● **Selected text**
══════════
The problem was that TSR published so many different books that finding something good was a roulette. At the end I simply ran my gigantor Forgotten Realms/Planescape campaign (1999-2012) the way I wanted - and, strangely enough, I managed to pull it off rather well. Amazing, uh?
Title: Fluff vs. Lore?
Post by: S'mon on May 20, 2019, 06:43:48 AM
Fluff is a term of art in 4e D&D and similar games (like I guess all boardgames) that separate in-world description from mechanical resolution. It makes a lot of sense when describing Eurogame boardgames like Settlers of Catan or Carcassone where the Fluff is a thin coating over the abstract mechanical Crunch - the game is in the Crunch. This is different from simulationist wargames like eg Battle of Arnhem where the rules are created to model the events that are the topic of the game. Players of the latter type of game commonly house rule to create a better model of in-world reality - "It ought to be at least possible for the British Paratroopers to dislodge the SS Panzer regiment!" - which would be a nonsensical thing to do in a Eurogame.

The Fluff/Crunch dichotomy is normally irrelevant to RPGs since they are partially simulationist and the GM makes rulings based on in-world reality.
══════════
● **Provided information**
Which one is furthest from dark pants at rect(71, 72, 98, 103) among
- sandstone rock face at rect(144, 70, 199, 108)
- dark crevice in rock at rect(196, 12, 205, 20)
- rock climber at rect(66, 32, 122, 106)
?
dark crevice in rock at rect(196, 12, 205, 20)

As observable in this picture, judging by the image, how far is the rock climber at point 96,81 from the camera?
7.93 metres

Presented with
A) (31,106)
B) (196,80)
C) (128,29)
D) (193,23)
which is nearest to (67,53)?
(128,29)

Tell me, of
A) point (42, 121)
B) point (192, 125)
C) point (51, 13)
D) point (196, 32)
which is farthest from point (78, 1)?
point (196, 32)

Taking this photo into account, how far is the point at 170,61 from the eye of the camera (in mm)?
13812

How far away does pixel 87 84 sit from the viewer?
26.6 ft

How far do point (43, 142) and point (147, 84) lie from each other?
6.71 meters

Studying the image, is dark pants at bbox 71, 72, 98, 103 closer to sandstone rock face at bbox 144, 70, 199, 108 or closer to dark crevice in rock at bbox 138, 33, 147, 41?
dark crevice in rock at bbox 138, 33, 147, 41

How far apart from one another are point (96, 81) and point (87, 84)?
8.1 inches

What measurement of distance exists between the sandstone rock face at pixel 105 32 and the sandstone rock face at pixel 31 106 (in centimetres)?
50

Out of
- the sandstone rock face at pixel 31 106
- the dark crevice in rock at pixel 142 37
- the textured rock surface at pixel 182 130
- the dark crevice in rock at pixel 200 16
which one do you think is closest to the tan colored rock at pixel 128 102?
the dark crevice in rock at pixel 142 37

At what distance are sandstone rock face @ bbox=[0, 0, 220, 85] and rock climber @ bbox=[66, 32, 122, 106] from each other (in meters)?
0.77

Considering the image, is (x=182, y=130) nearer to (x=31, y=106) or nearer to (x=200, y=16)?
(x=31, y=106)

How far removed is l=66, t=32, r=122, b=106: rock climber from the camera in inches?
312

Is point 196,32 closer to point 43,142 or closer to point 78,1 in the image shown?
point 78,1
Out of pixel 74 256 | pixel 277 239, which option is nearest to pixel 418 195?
══════════
● **Tasks**
- a) Please repeat the stretch of the forum post from "Post by: S'mon" through "in a Eurogame.".
- b) Render this sentence from the forum post in Spanish: "The Fluff/Crunch dichotomy is normally irrelevant to RPGs since they are partially simulationist and the GM makes rulings based on in-world reality."
Work from the forum post alone, not from the items.

● **Complete answers**
- a)
Post by: S'mon on May 20, 2019, 06:43:48 AM
Fluff is a term of art in 4e D&D and similar games (like I guess all boardgames) that separate in-world description from mechanical resolution. It makes a lot of sense when describing Eurogame boardgames like Settlers of Catan or Carcassone where the Fluff is a thin coating over the abstract mechanical Crunch - the game is in the Crunch. This is different from simulationist wargames like eg Battle of Arnhem where the rules are created to model the events that are the topic of the game. Players of the latter type of game commonly house rule to create a better model of in-world reality - "It ought to be at least possible for the British Paratroopers to dislodge the SS Panzer regiment!" - which would be a nonsensical thing to do in a Eurogame.

- b) La dicotomía Fluff/Crunch normalmente es irrelevante para los RPG, ya que son en parte simulacionistas y el GM toma decisiones basadas en la realidad del mundo del juego.